Tax Inspectors Without Borders is a program which merits support by the coalition. I would urge the coalition to look at supporting this program in our region. Foreign aid under the coalition has been brutally cut. If the aid budget continues to follow its current trajectory, overseas development assistance would fall to a miserly 0.18 per cent of gross national income in 2022-23 and 0.16 per cent of gross national income over the medium term. If the coalition is really serious about tax fairness, they will not only adopt more robust policies to tackle multinational tax avoidance—such as a tax haven blacklist—but will also, through Australia's foreign aid program, consider supporting the Tax Inspectors Without Borders program.

I have one final point which is important to make in this debate. The coalition, in 2012, voted against laws to close a multinational tax avoidance loophole. They did so claiming that the measure was retrospective. It wasn't—they were wrong about that—but they cast a vote against closing a multinational tax avoidance loophole. And then, in 2017, we saw that very same law being used to secure a $340 million judgement against Chevron. If those opposite had any decency, they would have come in here and said: 'We got it wrong. We're very sorry. We made a mistake. Had we had our way, the budget would have been $340 million worse off. But now we have seen the light and we'll do the right thing.' But they didn't do that.
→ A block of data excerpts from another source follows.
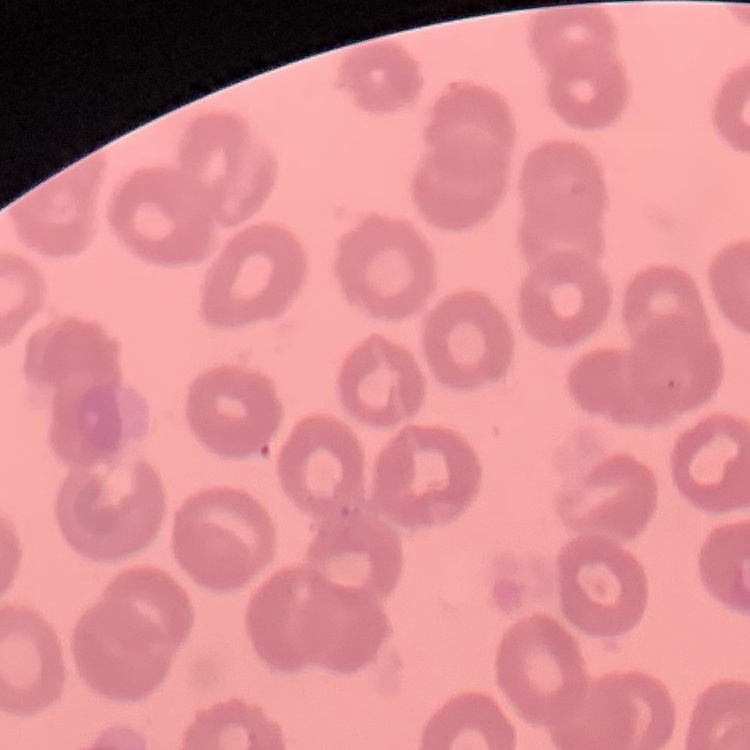

Summary:
  - Red blood cell morphology: no rouleaux formation
  - Preparation: thin peripheral smear
  - Image type: one tile cut from a larger photomicrograph
  - Stain: Field's or Giemsa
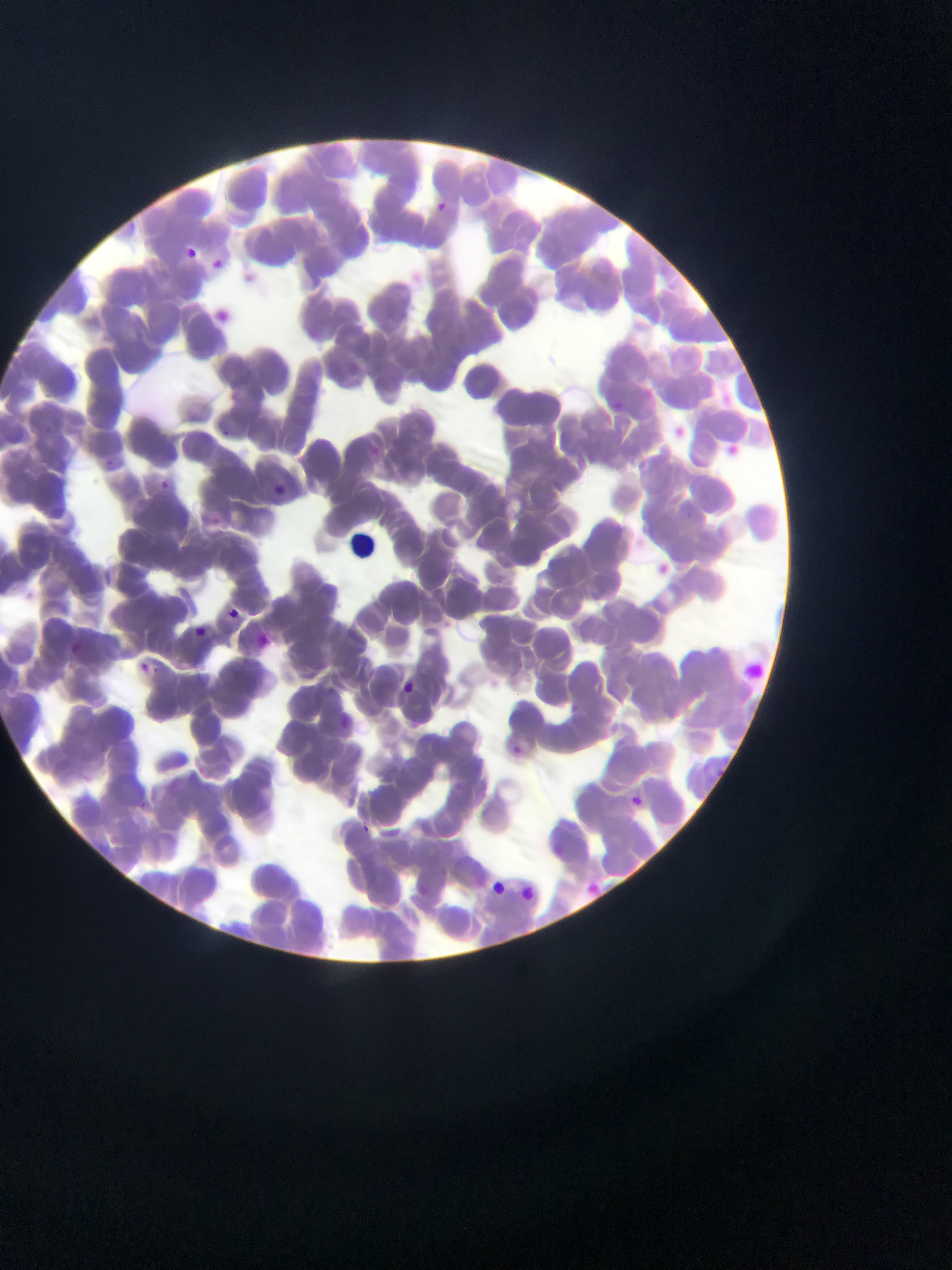

Approximate bounding boxes as (left, top, right, bottom) in pixels.
Summary:
  - Plasmodium parasite locations: (430, 198, 451, 217), (178, 242, 201, 262), (207, 252, 228, 273), (239, 268, 260, 287), (211, 306, 236, 329), (638, 383, 659, 403), (676, 421, 692, 440), (725, 437, 745, 460), (156, 478, 172, 493), (270, 481, 289, 499), (651, 558, 676, 580), (217, 602, 251, 633), (222, 603, 244, 624), (189, 620, 211, 641), (249, 632, 273, 653), (397, 679, 417, 698), (509, 737, 534, 764), (625, 791, 647, 811), (356, 820, 374, 836), (578, 876, 607, 903), (484, 877, 510, 899)
  - Preparation: thin blood smear
  - Image size: 952×1270 pixels
  - Country: Ghana
  - Capture: mobile-phone photograph through a microscope
  - Field of view: single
Indeed, they even patted themselves on the back. We even had the spectacle of the Prime Minister—then Treasurer—claiming credit for a court outcome based on laws he voted against.
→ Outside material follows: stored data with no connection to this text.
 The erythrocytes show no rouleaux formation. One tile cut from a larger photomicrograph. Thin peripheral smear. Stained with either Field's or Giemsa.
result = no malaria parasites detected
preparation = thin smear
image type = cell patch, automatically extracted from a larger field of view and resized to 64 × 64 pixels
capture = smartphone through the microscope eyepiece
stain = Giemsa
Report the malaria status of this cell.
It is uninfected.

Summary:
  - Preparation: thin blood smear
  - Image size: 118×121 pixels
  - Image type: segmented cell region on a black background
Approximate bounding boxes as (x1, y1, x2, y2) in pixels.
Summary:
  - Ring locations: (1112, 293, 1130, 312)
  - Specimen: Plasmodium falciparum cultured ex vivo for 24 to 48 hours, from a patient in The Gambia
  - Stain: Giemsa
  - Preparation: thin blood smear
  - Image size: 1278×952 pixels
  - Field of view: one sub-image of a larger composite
But clearly they were a little wounded by this, so around that time began the lie that Labor had voted against the multinational anti-avoidance law. They began to come into this place and simply repeat time after time the mistruth that Labor had voted against the coalition's multinational anti-avoidance law. This bears focus and it bears a little bit of detail. But the high-level point is that we voted for the law in the House and the Senate but we voted against measures to water down tax transparency.

Let me take the House through the key dates. On 9 November 2015, Labor clearly stated its support for the bill throughout the debate. The then senator Sam Dastyari said on that date, at page 8,044 of the Hansard, 'Labor's position is that we support this bill.' On November 11, 2015, Labor voted for the bill in the Senate in its third reading. That is at page 8,338 of the Hansard. On 12 November, the House disagreed with the Senate amendments—Senate amendments that would have watered down tax transparency. That is at page 13,042 of the House Hansardof 12 November. On 3 December 2015 the Senate debated amendments—a deal between the Greens and the coalition—to water down tax transparency. On page 9,906 of the Senate Hansard it can be clearly seen that Labor opposed the amendments to water down tax transparency but supported the re-amended bill. We did the same when the bill returned to the House. At no point did Labor vote against the multinational anti-avoidance law.

When they come into this place in this debate, the Prime Minister, the Treasurer, the member for Fadden, his successor as Assistant Treasurer—the member for Deakin—and the member for Forde have persisted in the mistruth that Labor voted against the multinational anti-avoidance law. We did not. We did not follow the playbook of the coalition, who did indeed vote against loophole-closing measures of Labor in government in 2012. It is an absolute lie to say that Labor voted against the multinational anti-avoidance law. We believe that law should have been tougher, which is why we took to the last election the most comprehensive suite of multinational anti-tax-avoidance proposals that any opposition has ever taken to an election.